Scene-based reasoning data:
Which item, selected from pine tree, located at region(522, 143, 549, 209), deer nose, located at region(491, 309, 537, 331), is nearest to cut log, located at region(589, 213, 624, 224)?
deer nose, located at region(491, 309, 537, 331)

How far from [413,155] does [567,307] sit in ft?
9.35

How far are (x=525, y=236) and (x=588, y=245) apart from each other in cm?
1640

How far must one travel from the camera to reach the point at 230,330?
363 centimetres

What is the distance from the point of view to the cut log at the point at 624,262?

## EXERCISE TASK
Extract every line of the data above and reproduce each one word for word, keeping the original order.

## SOLUTION
Which item, selected from pine tree, located at region(522, 143, 549, 209), deer nose, located at region(491, 309, 537, 331), is nearest to cut log, located at region(589, 213, 624, 224)?
deer nose, located at region(491, 309, 537, 331)

How far from [413,155] does [567,307] sit in ft?
9.35

How far are (x=525, y=236) and (x=588, y=245) apart from each other in cm?
1640

How far must one travel from the camera to reach the point at 230,330?
363 centimetres

What is the distance from the point of view to the cut log at the point at 624,262?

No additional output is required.